Monday, February 21, 2022

First Response Time Shows Cost of Development on City Edges

Yesterday's story about fire response times missed an opportunity to connect with a more general analysis of proximity, travel time, and land use, and to connect then with Our Salem.

Front page, Sunday

You might recall this from a few years back.

Emergency response times in Salem
(Kailuweit for Council, 2016)

Though the paper shows no map, it is very likely that Sunday's article discusses a pattern nearly identical. (See previous discussion here.)

The problem of fire response time gets framed up as some neutral consequence of city growth, but it in fact is an artifact of our policy preference for growth on the edges of the city in new greenfield development with single detached housing set on large lots at autoist spacing.

We could, instead, prefer to build in areas already supplied with adequate services, and where the costs to offer a further increment of service, as well as to maintain existing service, are not so great. You will recognize a version of the Strong Towns argument here.

And if most of the calls are medical rather than actual fire, it may be that we need to redeploy resources for more ambulance service and social service, and to refocus the fire department more narrowly on fire response. As with Police, there may be a misallocation problem rather than a straight need to hire up under existing staffing and service patterns.

### TASK SET
1. Output the passage of the post on fire response times starting with "You might recall" and going on through "at autoist spacing.".
2. In the post on fire response times, the reader is told they will recognize a version of which argument?
3. Continue the post on fire response times from its last sentence.
The items that follow are drawn from a separate source and are unrelated to the post on fire response times.

### DATA RECORDS
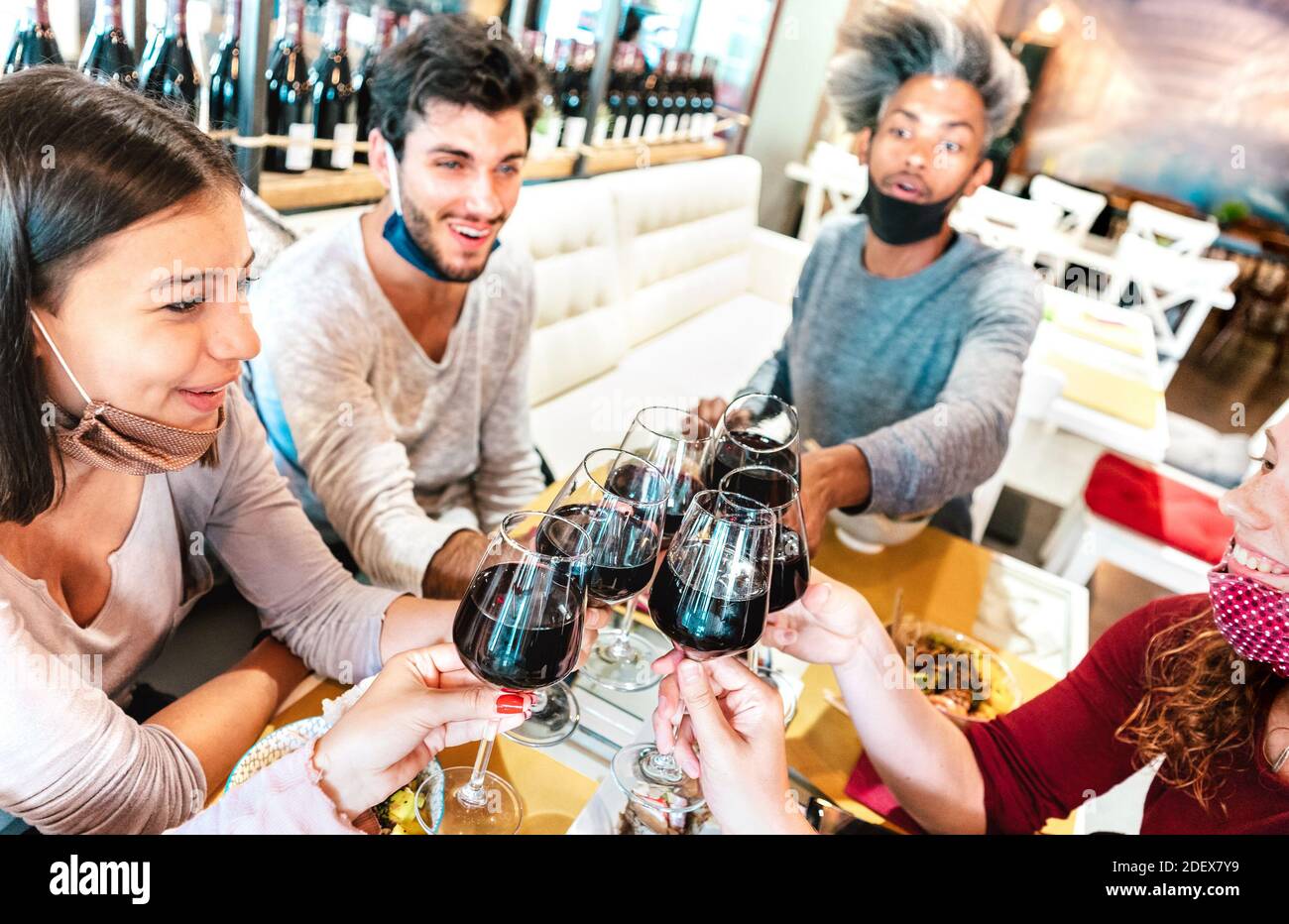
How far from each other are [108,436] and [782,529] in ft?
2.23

* * *

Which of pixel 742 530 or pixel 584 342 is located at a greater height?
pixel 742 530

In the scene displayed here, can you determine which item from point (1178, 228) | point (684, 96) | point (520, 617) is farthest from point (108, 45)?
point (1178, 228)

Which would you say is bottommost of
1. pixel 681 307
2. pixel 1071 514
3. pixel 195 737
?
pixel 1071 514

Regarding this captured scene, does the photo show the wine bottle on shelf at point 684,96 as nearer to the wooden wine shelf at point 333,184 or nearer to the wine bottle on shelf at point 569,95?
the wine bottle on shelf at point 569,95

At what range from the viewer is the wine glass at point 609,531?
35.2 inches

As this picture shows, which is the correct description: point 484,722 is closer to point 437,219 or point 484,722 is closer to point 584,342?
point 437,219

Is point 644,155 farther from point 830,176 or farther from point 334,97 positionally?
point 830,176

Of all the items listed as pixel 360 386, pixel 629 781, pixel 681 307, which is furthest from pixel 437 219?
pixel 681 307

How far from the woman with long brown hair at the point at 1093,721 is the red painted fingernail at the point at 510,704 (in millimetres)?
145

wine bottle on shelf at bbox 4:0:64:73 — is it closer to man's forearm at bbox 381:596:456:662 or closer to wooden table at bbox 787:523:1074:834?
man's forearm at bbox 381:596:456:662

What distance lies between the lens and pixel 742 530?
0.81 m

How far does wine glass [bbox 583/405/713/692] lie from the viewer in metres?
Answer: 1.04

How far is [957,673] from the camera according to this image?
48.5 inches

### ANSWERS FOR THE EXERCISE
1.
You might recall this from a few years back.

Emergency response times in Salem
(Kailuweit for Council, 2016)

Though the paper shows no map, it is very likely that Sunday's article discusses a pattern nearly identical. (See previous discussion here.)

The problem of fire response time gets framed up as some neutral consequence of city growth, but it in fact is an artifact of our policy preference for growth on the edges of the city in new greenfield development with single detached housing set on large lots at autoist spacing.

2. The Strong Towns argument.

3.
[Chief] Niblock said the Fire Department is getting too many calls to meet its goal.

“We need additional station locations and firefighters to be able to staff those engines to be able to provide the service,” he said....

The population boom has been the main driver of the increase. But other contributors include an aging population; an increase in drug, alcohol and mental health calls; and uninsured residents using 911 to access healthcare, Niblock said.

Ultimately, if location and proximity are so important in the delivery of services, then that is also an argument for things like the branch libraries proposed by library advocates, more neighborhood hubs and small commercial districts, and residences clustered in ways that make transit more efficient on existing routes and in numbers that make new routes possible.

Huge slices of the pie - via FB

In the end, as has been pointed out on FB, Fire and Police consume a huge proportion of municipal resources, and we should review that more closely rather than accept uncritically claims we need a whole lot more of the same.

1 comment:

MikeSlater said...

I don't think there is a legally viable route to prevent development of undeveloped areas that are within Salem's UGB. But we can pursue, as you suggest, the reallocation of resources within police and fire, and look at ways to ensure we decentralize and distribute emergency resources throughout the City.